-- Directions for this task --
Switch "navy blue jersey" to "dark blue jersey" in everything from the line containing "Of the provided" down to the line containing "34.4 inches", and give those lines again with nothing else changed.

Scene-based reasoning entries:
————
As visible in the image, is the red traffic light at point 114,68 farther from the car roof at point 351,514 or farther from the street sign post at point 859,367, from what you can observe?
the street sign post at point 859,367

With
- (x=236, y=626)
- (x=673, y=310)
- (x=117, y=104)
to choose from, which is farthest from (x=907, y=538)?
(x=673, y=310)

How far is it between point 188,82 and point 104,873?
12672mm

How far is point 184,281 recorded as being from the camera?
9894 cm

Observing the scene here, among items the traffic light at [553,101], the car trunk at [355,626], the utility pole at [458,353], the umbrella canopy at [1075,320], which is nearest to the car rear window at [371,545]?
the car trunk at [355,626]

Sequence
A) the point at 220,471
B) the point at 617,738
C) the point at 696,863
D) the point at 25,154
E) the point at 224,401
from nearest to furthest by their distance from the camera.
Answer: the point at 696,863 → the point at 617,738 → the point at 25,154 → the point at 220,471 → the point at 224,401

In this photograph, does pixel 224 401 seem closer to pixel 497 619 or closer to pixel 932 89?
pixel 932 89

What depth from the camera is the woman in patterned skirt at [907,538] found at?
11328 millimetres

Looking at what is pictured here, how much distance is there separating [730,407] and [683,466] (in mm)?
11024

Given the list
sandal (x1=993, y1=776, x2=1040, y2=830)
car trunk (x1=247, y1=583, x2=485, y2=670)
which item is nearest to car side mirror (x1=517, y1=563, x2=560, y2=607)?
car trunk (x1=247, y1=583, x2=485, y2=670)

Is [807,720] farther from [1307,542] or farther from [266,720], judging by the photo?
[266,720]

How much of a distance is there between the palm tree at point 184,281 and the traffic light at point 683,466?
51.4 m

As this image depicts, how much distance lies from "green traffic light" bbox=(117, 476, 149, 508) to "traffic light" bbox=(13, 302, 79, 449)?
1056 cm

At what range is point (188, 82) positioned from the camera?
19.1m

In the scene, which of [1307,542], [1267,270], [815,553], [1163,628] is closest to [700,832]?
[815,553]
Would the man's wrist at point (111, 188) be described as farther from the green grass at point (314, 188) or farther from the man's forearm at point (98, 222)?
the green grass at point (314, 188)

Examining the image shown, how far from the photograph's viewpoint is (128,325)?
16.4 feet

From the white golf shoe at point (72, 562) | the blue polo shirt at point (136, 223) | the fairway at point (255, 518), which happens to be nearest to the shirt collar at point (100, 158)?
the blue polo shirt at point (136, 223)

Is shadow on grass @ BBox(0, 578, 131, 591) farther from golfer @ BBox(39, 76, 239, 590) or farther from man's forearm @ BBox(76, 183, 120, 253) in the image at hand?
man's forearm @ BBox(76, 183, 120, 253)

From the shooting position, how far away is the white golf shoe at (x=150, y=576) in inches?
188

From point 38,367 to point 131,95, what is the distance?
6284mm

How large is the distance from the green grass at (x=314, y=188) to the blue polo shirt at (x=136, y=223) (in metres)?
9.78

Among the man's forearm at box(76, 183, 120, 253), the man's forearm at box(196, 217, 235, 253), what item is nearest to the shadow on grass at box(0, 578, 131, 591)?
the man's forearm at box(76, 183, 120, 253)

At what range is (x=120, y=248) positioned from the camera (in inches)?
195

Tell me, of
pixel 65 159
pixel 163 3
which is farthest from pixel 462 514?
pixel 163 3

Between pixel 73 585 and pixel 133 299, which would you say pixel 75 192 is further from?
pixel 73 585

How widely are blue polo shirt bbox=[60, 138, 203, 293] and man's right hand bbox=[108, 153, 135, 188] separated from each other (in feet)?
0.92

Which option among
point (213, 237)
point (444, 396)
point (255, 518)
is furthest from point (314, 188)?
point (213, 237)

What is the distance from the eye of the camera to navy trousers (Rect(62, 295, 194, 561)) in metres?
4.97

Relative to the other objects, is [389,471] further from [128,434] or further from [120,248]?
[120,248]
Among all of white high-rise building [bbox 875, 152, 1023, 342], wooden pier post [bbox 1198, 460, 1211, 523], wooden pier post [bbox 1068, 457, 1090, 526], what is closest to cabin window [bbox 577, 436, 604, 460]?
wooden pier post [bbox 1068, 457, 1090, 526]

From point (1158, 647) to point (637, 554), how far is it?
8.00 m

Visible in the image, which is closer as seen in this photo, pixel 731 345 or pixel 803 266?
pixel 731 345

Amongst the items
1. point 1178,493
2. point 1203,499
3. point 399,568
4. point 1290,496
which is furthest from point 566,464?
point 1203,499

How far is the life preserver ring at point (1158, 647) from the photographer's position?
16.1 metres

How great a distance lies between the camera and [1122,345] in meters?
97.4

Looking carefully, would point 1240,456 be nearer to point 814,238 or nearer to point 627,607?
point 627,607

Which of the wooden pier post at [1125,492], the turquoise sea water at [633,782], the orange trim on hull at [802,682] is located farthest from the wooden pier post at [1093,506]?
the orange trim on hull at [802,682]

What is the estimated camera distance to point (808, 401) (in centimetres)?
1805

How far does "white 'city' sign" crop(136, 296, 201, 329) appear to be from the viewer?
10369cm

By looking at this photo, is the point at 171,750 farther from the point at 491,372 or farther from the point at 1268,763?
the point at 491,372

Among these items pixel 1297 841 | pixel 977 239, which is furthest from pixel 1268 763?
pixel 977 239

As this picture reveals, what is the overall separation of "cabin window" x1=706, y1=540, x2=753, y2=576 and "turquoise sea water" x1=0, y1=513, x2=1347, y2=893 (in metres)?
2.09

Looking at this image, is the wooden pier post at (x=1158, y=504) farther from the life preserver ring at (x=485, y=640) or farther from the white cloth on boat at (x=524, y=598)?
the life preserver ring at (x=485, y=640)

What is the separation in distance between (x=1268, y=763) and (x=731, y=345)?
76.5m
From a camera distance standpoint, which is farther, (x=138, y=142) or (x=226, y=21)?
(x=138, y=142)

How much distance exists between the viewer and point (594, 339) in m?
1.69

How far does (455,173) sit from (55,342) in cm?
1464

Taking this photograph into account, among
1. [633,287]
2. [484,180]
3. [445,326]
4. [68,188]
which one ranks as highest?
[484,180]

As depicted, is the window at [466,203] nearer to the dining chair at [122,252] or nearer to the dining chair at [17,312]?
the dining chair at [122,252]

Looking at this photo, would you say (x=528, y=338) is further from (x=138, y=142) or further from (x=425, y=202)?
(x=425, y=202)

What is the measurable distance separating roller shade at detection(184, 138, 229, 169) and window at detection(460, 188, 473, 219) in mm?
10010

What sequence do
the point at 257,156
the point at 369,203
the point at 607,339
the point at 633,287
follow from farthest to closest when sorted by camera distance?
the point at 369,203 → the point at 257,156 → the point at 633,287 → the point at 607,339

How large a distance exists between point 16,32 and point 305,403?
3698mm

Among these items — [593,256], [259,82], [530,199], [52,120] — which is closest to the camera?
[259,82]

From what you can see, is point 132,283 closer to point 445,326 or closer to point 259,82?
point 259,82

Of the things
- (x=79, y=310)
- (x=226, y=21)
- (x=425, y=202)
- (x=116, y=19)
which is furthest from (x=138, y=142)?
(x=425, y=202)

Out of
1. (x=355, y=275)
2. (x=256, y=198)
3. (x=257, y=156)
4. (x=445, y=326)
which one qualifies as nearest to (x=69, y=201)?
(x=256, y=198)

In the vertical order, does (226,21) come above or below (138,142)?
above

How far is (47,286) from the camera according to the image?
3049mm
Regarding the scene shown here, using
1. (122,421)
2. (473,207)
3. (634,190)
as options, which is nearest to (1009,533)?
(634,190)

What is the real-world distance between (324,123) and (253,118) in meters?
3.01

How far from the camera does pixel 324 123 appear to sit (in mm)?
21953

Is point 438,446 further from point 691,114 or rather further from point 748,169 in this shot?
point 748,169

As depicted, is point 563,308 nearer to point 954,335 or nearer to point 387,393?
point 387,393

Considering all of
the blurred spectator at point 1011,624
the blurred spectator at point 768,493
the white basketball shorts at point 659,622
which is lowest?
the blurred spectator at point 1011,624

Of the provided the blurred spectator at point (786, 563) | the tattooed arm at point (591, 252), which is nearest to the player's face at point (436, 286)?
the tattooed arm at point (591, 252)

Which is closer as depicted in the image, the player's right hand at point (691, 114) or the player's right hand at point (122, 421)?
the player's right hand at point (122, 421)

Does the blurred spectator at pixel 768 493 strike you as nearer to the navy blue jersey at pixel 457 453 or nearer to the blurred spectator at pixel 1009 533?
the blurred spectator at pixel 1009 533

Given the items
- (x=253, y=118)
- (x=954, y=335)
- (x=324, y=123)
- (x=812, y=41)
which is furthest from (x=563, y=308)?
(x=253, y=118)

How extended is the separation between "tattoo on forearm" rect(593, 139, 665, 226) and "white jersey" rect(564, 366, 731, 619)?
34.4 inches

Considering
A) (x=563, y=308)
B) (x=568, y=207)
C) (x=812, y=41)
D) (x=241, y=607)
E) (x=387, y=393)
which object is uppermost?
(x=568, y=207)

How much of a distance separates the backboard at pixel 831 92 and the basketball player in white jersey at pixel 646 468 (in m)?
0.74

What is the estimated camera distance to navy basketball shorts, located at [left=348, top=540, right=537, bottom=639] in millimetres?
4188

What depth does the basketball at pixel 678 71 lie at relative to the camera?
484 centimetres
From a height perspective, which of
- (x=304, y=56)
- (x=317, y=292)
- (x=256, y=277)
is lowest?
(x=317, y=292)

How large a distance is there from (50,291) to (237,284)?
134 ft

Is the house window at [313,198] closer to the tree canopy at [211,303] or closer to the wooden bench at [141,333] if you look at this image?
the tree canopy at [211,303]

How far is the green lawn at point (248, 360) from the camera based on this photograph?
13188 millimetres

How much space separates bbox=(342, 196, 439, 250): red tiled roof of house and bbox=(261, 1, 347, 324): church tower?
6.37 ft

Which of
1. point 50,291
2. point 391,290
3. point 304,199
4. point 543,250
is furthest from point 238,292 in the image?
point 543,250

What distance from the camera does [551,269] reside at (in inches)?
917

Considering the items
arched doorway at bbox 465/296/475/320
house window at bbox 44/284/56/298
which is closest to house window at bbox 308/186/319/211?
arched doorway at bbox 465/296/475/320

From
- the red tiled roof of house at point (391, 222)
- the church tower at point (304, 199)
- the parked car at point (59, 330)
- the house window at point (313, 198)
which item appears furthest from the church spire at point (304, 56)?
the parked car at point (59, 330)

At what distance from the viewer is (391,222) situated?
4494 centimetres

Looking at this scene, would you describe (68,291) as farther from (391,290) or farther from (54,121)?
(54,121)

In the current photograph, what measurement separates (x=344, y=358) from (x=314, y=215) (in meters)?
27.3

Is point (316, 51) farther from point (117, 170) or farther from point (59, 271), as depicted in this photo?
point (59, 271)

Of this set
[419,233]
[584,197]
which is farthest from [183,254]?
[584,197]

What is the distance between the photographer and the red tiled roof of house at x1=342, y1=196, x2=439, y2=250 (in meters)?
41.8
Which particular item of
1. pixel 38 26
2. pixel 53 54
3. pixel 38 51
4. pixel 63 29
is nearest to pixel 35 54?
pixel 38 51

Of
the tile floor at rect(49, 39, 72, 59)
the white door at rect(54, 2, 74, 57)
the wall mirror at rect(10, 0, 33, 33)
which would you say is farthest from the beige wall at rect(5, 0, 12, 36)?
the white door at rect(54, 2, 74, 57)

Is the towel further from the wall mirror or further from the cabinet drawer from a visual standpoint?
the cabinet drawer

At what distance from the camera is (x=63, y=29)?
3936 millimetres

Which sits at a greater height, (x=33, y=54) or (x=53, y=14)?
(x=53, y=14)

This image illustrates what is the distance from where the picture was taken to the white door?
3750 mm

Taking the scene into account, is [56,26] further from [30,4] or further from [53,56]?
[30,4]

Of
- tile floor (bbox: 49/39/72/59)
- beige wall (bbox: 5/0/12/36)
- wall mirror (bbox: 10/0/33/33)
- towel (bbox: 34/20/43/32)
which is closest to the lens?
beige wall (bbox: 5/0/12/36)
————
-- Written solution --
Of the provided the blurred spectator at point (786, 563) | the tattooed arm at point (591, 252), which is nearest to the player's face at point (436, 286)?
the tattooed arm at point (591, 252)

Which is closer as depicted in the image, the player's right hand at point (691, 114) or the player's right hand at point (122, 421)?
the player's right hand at point (122, 421)

Does the blurred spectator at pixel 768 493 strike you as nearer to the dark blue jersey at pixel 457 453 or nearer to the blurred spectator at pixel 1009 533?
the blurred spectator at pixel 1009 533

Given the items
- (x=253, y=118)
- (x=954, y=335)
- (x=324, y=123)
- (x=812, y=41)
which is furthest from (x=563, y=308)?
(x=253, y=118)

How extended is the separation between "tattoo on forearm" rect(593, 139, 665, 226) and "white jersey" rect(564, 366, 731, 619)?
34.4 inches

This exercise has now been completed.